WSJ: Google Held Talks With Dish To Launch Its Own Cellular Network
The Wall Street Journal seems to have the scoop on all the upcoming tech products and services recently, and in the latest, the world-renowned publication has revealed search giant Google could be planning to build its own wireless network akin to the likes of AT&T. Considering the dogmatic manner in which Google has set goals and swiftly taken over in areas like mobile with Android and browsing Chrome, the news should come as no surprise, and if the report has any substance to it, would anybody bet against Google once again bullying its way to the top of the pile?
The Big G is said to have held numerous talks with satellite-TV company Dish Network Corp. over the past few weeks, and the topic of conversation has been a potential partnership between the two on an all-new wireless network. The purported collaborative effort would directly target providers such as AT&T Inc. and Verizon Wireless according to the clichéd “sources familiar,” but unlike other reports pulled out of thin air, this one really does bear the hallmarks of something Google would do.

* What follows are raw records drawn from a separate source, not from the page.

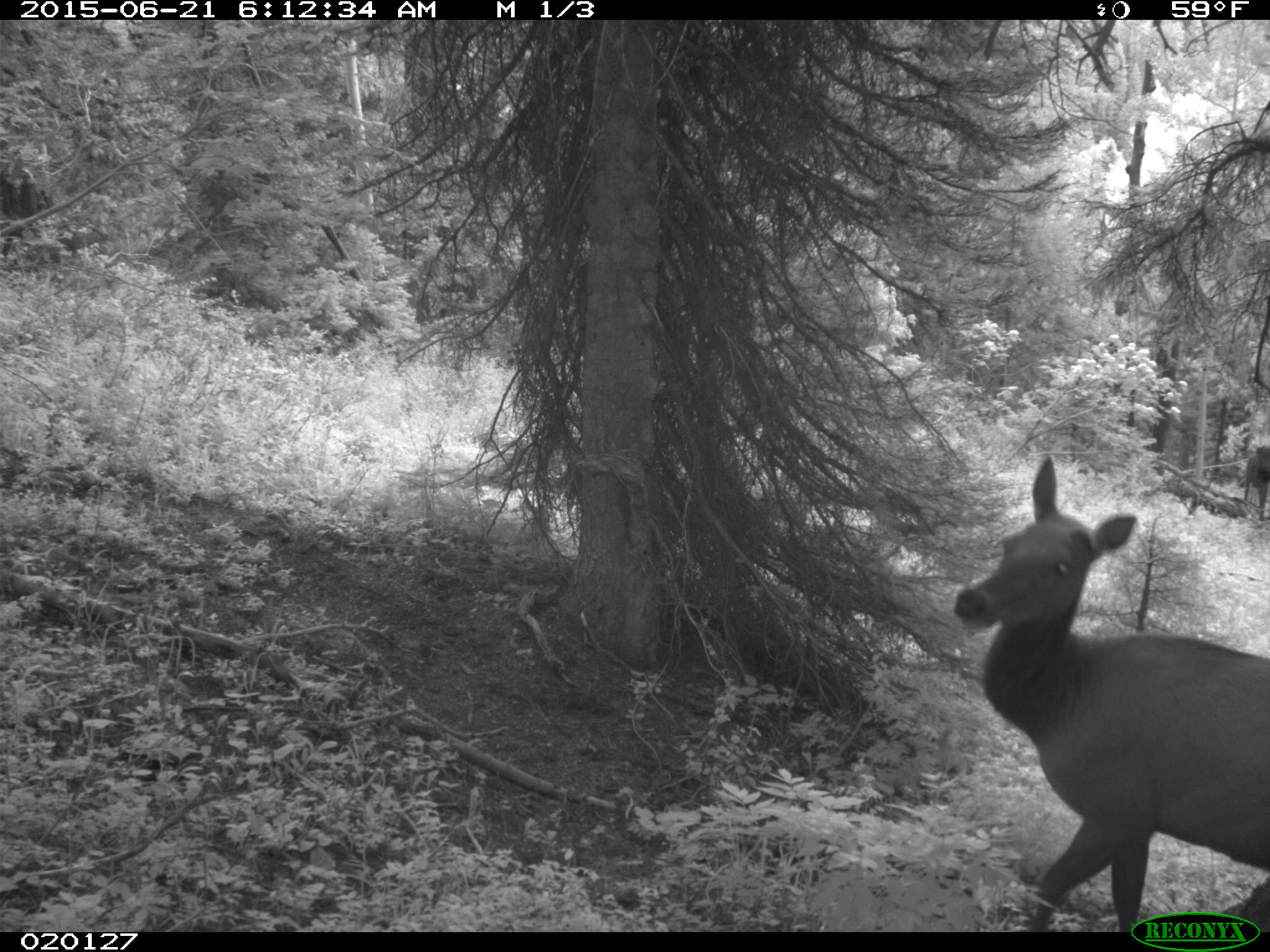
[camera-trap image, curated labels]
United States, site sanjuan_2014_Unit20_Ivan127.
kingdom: Animalia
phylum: Chordata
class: Mammalia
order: Artiodactyla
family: Cervidae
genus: Cervus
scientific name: Cervus elaphus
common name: red deer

Android was initially released in September 2008, and although it was initially seen by many a platform that could compete with the revolutionary iOS, it’s now the main player in the mobile game by a country mile. Considering how many tens of millions of consumers are currently carried by AT&T, the mountain is arguably as steep as Google has attempted to climb, but with a mobile ecosystem used by the overwhelming majority of smartphone users in the United States, it has a solid foundation from which to build, advertise, and integrate its own network.

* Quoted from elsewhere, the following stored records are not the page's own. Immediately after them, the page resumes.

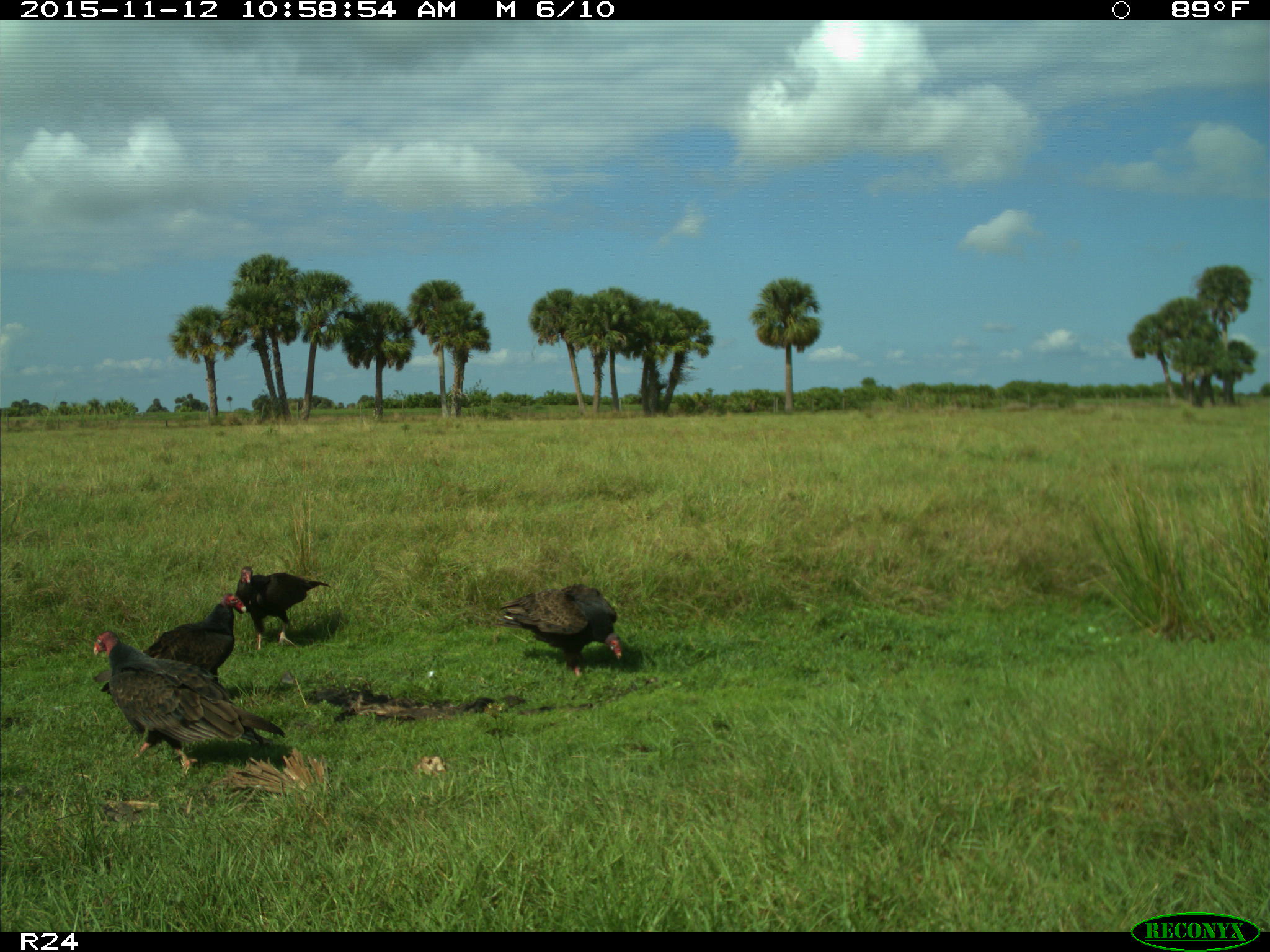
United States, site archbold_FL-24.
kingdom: Animalia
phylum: Chordata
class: Aves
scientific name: Aves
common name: birds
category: unidentified bird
Unidentified bird (birds) (Aves).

It’s key to point out that while there have been a number of talks between Dish and Google, they are still at the preliminary stage as it were, and thus could fizzle out into nothingness. Even if talks don’t amount to anything right now, I certainly wouldn’t bet against Google creating its own network in the not-so-distant future.
Apple toyed with the idea in the Jobs Era, and although that didn’t ever evolve from its pipe-dream status, it would seem only natural for one of the big mobile software providers to expand.